Two Han Dynasties: Zhuge Liang

A gentleman's journey is quiet to cultivate one's morality, and frugal to cultivate one's morality. Not cold, not awake, not quiet, not far away. You must be quiet before you can study. If you don't learn, you can't be versatile, and if you don't want to learn, you can't succeed. Slow can't have vitality, and risk can't have sex. Time goes by, meaning goes by, and then becomes withered, not meeting the world, and staying in a poor house sadly. What will happen? (indifferent work: mooring; Slow work makes fine work: slow)

Second, translation.

The character of a gentleman is to improve self-cultivation from tranquility and cultivate morality from thrift. You can't be clear about your ambitions without being quiet, and you can't achieve your lofty goals without excluding external interference. Learning must be calm and single-minded, and talent comes from learning. Therefore, if you don't study, you won't grow up, and if you don't have ambition, you won't get results.

Indulging in laziness can't cheer you up, nor can impatience and adventure cultivate your temperament. Time flies, and the will passes with the years. In the end, most of them are out of touch with the world and are not used by society. They can only sit in the poor house sadly. How could they regret it at that time?

Extended data

Creation background

This article was written by Zhuge Liang to his eight-year-old son, Zhuge Zhan, in the 12th year of Jian Xing in Shu Han Dynasty (234). Zhuge Liang dedicated his life to the country and died. He worked day and night for the national cause of Shu and Han and neglected to educate his son personally, so he wrote this letter to warn Zhuge Zhan.

Zhuge Liang?

Zhuge Liang (18 1-234), a native of Yang Du, Xuzhou (now yinan county, Linyi City, Shandong Province), was a prime minister in Shu and Han Dynasties, an outstanding politician, strategist, essayist and calligrapher. When he was alive, he was named Hou of Wuxiang, and after his death, he pursued loyalty to Hou of Wuxiang. The Eastern Jin regime made him the King of Wuxing. Zhuge Liang devoted himself to the Shu-Han regime until he died.

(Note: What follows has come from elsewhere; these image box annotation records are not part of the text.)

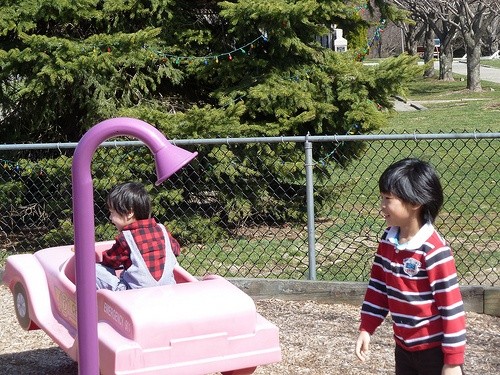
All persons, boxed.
[354,156,466,375]
[95,179,180,292]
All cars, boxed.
[6,239,283,375]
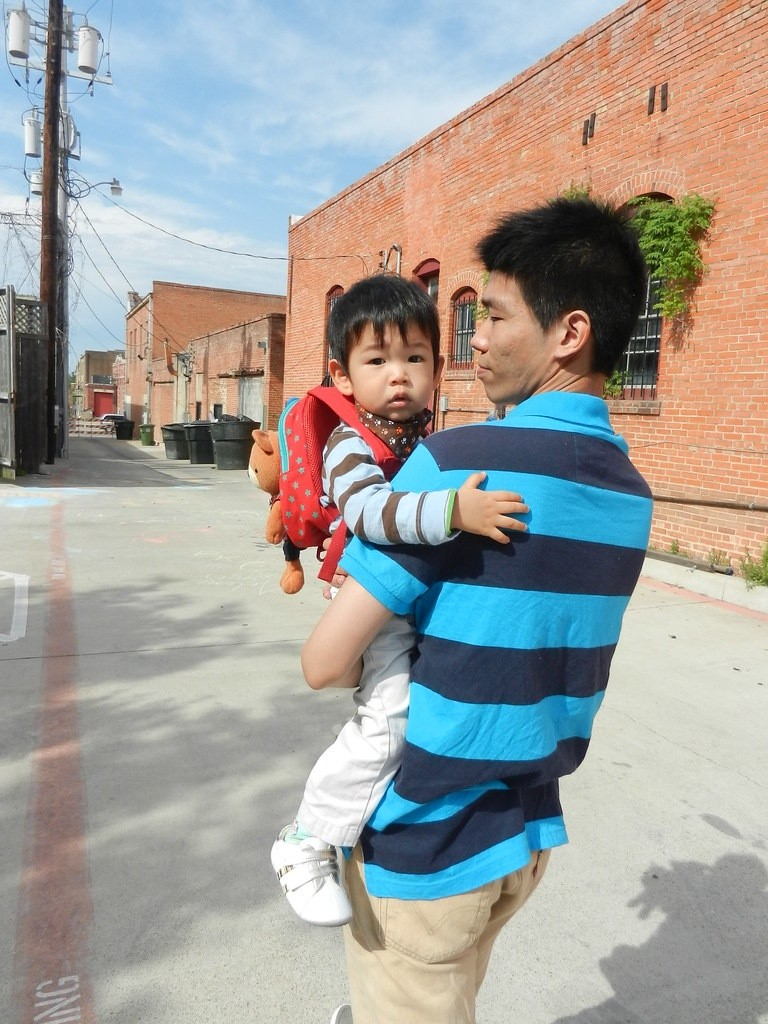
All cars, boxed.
[100,414,123,432]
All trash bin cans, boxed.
[160,422,189,461]
[183,420,216,465]
[210,421,261,471]
[114,420,135,441]
[138,423,156,446]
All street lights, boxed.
[54,10,125,456]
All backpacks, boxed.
[277,386,401,582]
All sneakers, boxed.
[271,824,353,928]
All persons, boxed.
[300,194,660,1022]
[267,277,531,930]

Representative prose works include An Example and A Book of Commandments. He once invented the wooden ox, the flying horse, the Kongming lantern and so on, and transformed the crossbow, called Zhuge Lian crossbow, which can hit all targets with one crossbow. He died in Wuzhangyuan (now Qishan, Baoji) in 234. Zhuge Liang was highly respected in later generations, becoming a model of loyal ministers and the embodiment of wisdom. Chengdu, Baoji, Hanzhong, Nanyang and other places have Wuhou Temple, and Du Fu wrote Shu Xiang to praise Zhuge Liang.